Among both his friends and his enemies, there is a tendency to think of Donald Trump as sui generis: a political figure, and certainly a president, unlike any other. In some respects, including his incessant mendacity and his tendency to publicly insult everyone who doesn’t bow down to him, he may truly be without equal in U.S. history and more comparable to foreign political strongmen from Juan Perón to Viktor Orban.
But at the New York Times, Ross Barkan suggests that as Trump pursues a comeback after his 2020 defeat (which, of course, he will not acknowledge), he may actually resemble a highly controversial 20th-century predecessor: Richard Nixon. The 37th president, like the 45th, survived periodic dismissal as a loser (Nixon narrowly lost the 1960 presidential contest to John F. Kennedy and then was upset two years later in a bid for the California governorship). And when Nixon made his comeback in 1968, he faced intraparty competition from both the left and the right, as well as from large-state governors just as formidable as today’s Trump rival Ron DeSantis. Barkan writes:
Mr. Trump today, like mid-’60s Nixon, has reasserted himself as a party kingpin. Now he, too, is contending with a popular governor from a large swing state.
In the 1968 G.O.P. primary, Nixon had to outflank three prominent Republican governors — George Romney of Michigan, Nelson Rockefeller of New York and Ronald Reagan of California — who could offer, in the immediate term at least, more allure.
In both cases, Barkan argues, the familiar if much-derided retreads benefited from divided opposition:
Just as a divided primary field worked to Nixon’s advantage, so it may for Mr. Trump, especially if several other candidates become viable. In such a scenario, Mr. Trump may need only pluralities in pivotal early states to take the nomination. His core fan base might be enough.
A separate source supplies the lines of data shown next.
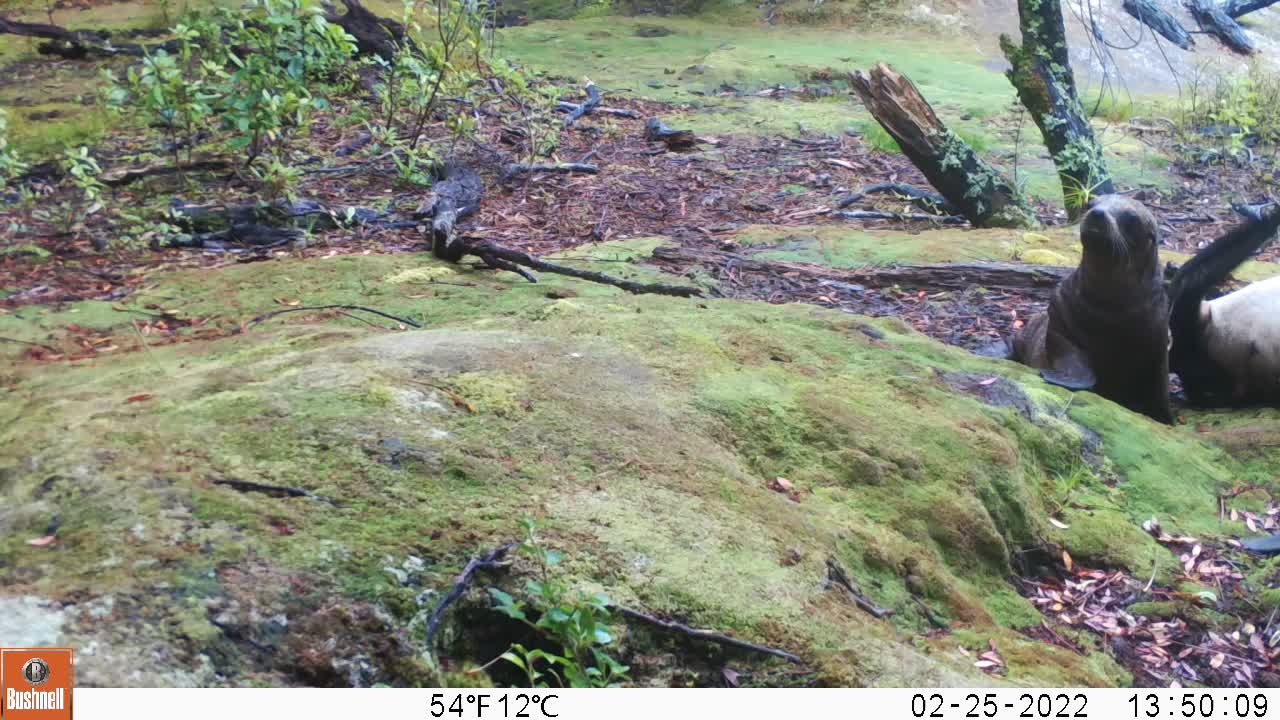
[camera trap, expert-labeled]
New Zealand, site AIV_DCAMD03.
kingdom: Animalia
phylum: Chordata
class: Mammalia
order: Carnivora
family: Otariidae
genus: Phocarctos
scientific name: Phocarctos hookeri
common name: new zealand sea lion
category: sealion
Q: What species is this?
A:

Some comparisons between these two Republican presidents are both compelling and intriguing. They both have aroused a particularly visceral — and fully reciprocated — hostility from liberals and the mainstream news media. They both introduced highly new and virulent cultural issues into national politics. They both were identified with the conservative movement but were often ideologically flexible when political opportunism demanded it. They both (in Nixon’s case, after his 1968 comeback, to be sure) abused and sought to massively expand presidential powers. And they both faced rare impeachment efforts (Nixon resigned before a near-certain House impeachment; Trump was impeached twice by the House and acquitted twice by the Senate).
But beyond that the Nixon ’68/Trump ’24 comparisons are at best strained. For one thing, the near-universal primaries that characterized presidential-nomination contests after 1972 weren’t in place four years earlier. Additionally, Nixon’s Republican rivals ran erratic and poorly timed campaigns. George Romney’s candidacy lasted just over three months; he dropped out before the New Hampshire primary after registering terrible numbers against Nixon. Nelson Rockefeller didn’t join the 1968 race until the end of April — too late to enter most of the remaining primaries — and mostly depended on electability-based appeals to Republican-convention delegates. And Reagan didn’t enter the race until the eve of that convention; his pincer move to work with Rockefeller to deny Nixon the nomination failed. There was nothing like the large and persistent field of primary rivals Trump overcame in 2016 and now faces (at this point in the cycle, at least) in 2024, led by the extremely well-financed and relatively well-known DeSantis.
The dynamics of the general elections of 1968 and 2024, moreover, are dramatically different. Nixon benefited from a highly unstable partisan landscape. The Democratic Party that swept the 1964 presidential election under Lyndon Johnson was steadily coming apart. As Barkan notes, Nixon had to compete in southern states with George Wallace’s right-wing crypto-segregationist ticket, deploying racially inflammatory “law and order” themes that indeed established demagogic models still being emulated by today’s Republicans. But most of Wallace’s voters, like Wallace himself, were ex-Democrats leaving their ancestral party. And Democratic divisions to the left (over the Vietnam War) and to the right (over civil rights) of Nixon made it possible for Tricky Dick to run as something of a centrist; a considerable number of anti-war Democrats and independents who didn’t trust Democratic nominee Hubert Humphrey to end the conflict took a chance on Nixon, who claimed to have a “secret plan” to end the war.
Needless to say, Trump will not be perceived as any kind of centrist in the 2024 general election. And indeed, unlike Nixon, if he is again the GOP nominee, Trump will benefit from a deeply stable political environment in which mobilizing a large and increasingly extremist party base will get him very close to what he needs to win, though perhaps while losing the popular vote as he did in 2016 (Nixon, meanwhile won a plurality of the popular vote in 1968).
A final and most obvious difference between the two men is that after winning the presidency in 1968, Nixon went on to win reelection by a landslide in 1972; unless he undertakes a coup, Trump is done after 2024. And it’s very unlikely any Republican presidential candidate will win a landslide in the foreseeable future, given the party’s reluctance to change its ideology to expand its base. If he does win a second term in 2024, it remains to be seen if Trump will wind up, like Nixon, a disgraced figure needing a pardon.